The utter refusal to take any accountability on the part of a man who calls himself “head coach” is never not going to be jarring. It drives me a little more insane each time he nonchalantly shirks the existence of the concept of accountability on a whim in a press conference. For years you’re taught that “the buck stops here” with head coaches. I’ve never seen a coach embody, nay boast, a mentality that is the polar opposite of “the buck stops here” the way Kidd does. That this man is still one of 30 head coaches employed by the most elite basketball league the world ‘round is a sick, perverse joke.

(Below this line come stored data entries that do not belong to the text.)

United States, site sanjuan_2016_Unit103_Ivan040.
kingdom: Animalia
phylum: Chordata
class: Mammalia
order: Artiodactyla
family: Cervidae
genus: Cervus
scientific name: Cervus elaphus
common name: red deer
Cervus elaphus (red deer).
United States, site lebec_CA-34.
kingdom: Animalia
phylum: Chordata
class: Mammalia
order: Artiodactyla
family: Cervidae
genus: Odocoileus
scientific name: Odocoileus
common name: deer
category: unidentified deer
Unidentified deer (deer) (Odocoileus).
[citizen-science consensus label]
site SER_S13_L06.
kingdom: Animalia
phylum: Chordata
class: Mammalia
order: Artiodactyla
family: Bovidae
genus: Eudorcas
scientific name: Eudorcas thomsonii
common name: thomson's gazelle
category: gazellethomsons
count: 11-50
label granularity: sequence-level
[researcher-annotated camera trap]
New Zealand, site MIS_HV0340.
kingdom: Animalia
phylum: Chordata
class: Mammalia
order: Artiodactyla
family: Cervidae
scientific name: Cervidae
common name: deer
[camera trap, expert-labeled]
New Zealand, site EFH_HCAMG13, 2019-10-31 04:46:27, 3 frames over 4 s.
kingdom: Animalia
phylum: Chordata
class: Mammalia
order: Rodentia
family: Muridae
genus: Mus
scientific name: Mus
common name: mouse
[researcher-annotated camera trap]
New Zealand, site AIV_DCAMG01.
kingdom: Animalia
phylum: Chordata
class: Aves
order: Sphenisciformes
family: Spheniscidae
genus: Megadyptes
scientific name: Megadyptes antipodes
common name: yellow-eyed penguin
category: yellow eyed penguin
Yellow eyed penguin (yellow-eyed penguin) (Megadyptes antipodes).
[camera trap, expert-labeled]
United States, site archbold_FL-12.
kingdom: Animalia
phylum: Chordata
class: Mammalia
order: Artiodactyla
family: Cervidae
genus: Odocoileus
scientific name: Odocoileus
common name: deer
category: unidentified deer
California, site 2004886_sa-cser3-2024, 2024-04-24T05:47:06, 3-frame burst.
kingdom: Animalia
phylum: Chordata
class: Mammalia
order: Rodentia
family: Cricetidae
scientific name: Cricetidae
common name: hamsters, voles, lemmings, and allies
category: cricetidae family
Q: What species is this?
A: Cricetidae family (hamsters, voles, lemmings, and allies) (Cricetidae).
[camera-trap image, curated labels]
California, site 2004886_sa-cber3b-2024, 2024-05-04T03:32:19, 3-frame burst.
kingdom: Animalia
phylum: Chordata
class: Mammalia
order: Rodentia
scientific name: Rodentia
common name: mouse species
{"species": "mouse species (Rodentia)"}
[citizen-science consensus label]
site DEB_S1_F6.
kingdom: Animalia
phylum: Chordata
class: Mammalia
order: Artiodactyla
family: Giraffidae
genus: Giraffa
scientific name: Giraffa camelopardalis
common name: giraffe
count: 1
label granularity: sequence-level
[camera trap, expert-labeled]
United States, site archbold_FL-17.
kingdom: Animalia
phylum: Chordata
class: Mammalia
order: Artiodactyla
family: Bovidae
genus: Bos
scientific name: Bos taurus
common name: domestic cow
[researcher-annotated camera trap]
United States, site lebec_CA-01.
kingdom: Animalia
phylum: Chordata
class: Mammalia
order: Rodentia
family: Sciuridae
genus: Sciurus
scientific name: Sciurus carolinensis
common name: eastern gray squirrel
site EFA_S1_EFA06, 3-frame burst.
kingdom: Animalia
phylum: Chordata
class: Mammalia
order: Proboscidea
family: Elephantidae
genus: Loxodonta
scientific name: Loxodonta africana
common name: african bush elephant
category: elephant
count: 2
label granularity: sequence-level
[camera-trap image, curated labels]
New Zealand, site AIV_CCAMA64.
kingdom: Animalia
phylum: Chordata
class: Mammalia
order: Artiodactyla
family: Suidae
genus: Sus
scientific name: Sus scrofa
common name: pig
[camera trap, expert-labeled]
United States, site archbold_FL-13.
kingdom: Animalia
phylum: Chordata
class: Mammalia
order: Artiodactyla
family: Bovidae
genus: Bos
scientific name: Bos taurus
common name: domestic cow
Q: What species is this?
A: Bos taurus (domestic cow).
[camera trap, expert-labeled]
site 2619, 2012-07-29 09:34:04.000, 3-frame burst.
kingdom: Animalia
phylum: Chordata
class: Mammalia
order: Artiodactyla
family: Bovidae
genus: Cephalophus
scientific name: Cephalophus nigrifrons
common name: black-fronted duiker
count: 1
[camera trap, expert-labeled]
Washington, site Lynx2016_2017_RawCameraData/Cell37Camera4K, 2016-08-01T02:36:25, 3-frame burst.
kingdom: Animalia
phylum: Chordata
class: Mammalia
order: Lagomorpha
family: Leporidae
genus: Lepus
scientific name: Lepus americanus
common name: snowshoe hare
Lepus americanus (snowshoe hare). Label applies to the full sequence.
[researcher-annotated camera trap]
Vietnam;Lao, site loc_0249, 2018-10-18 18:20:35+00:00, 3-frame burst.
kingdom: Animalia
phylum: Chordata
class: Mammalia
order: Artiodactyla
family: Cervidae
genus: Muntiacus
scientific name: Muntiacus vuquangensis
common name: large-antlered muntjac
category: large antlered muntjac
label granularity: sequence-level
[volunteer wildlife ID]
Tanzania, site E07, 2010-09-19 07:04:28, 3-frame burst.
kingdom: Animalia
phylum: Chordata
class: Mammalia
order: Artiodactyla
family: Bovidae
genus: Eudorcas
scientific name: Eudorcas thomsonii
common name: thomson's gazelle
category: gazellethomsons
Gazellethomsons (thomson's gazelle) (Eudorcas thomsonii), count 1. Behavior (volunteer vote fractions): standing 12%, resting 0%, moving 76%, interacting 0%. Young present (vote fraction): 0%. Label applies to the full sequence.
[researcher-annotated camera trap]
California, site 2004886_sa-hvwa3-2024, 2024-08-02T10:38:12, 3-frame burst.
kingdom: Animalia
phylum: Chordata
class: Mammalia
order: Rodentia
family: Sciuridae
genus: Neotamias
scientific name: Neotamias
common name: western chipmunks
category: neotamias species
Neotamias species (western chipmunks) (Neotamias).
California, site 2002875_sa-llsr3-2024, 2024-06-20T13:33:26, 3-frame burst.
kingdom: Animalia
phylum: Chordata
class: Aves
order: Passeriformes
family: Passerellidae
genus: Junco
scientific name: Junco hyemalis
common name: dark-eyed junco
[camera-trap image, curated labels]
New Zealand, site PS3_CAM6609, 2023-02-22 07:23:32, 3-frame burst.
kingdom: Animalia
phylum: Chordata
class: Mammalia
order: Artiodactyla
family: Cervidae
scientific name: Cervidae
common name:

But he was right about one thing. Kidd’s guys better be able to move forward pretty quickly, because they’ll likely play a better version of the same team Monday afternoon as the Mavs (23-17) and Pels (24-16) square off for the final time this season in a Martin Luther King Jr. Day featured game. So here are three things Mavs fans can put a little trust in ahead of this sneaky-crucial game as trust in this team’s “fearless leader” runs thin.
Defending more firepower
The Mavericks have shown no ability to slow down rookie sharp-shooter Jordan Hawkins out of UCONN in the teams’ last two matchups. He has torched the Mavs for 59 combined points in those two Pelicans’ wins, including a season- and career-high 34 points on Saturday. He shot 6-of-12 from 3-point range on Saturday and has combined for 11-of-24 shooting from deep in his last two against Dallas.
Well strap in, Mavs fans, because the Dallas defense is likely to have to deal with at least one, and possibly all four of the missing Pelicans who sat out Saturday with “injuries” because we can’t say “rest.” Depending on how much additional firepower the Mavs can add to their active roster as well, we may be in for a shootout this time around.
Luka Dončić, Dereck Lively II and Dante Exum all missed Saturday’s game due to injury, but Dončić and Lively were deemed “questionable” before Saturday’s game, so there is some hope they may be able to go Monday. It’s murkier for Exum, who has missed the Mavs’ last five games with a heel contusion.
Irving is still an alpha dog
If there were any questions about Kyrie Irving’s status as an apex predator in the NBA, his January stat line would like a word. In seven games back from his heel injury, Irving is averaging 30.3 points, 7.4 rebounds and more than five assists per game, and that includes his first game back, a 14-point clunker against the Jazz on New Years Day. In the last three with Dončić out due to injury, Irving has gone off for a line north of 35/7/7.
His pull-up jumper is as lethal as ever. His innate ability to weave through four defenders and contort his body on the way to the rack is still intact. He seems to instinctively know when to play off Dončić and when to take the scoring burden on his own shoulders. When he’s the first scoring option on the floor for the Mavs, the team doesn’t feel hobbled on offense like many teams do when their first offensive option is unavailable.
Sneaky crucial
NBA fans don’t typically pay as much attention to division standings as fans of other professional sports do — it just doesn’t mean as much. But getting a win Monday would earn the Mavericks a 2-2 tie on the season with the Pelicans. Seeing as the Pels and the Mavs are the two teams on top of the Western Conference’s Southwest Division at the moment, that could come into play come playoff seeding time.
A 2-2 tie in the season series with the Pelicans would not only possibly provide some potential relief in playoff tie-breaker scenarios, it would also provide another piece of evidence that Dallas can indeed hang with good NBA teams, not just blow out bad ones, and occasionally get upset by the bad ones, too.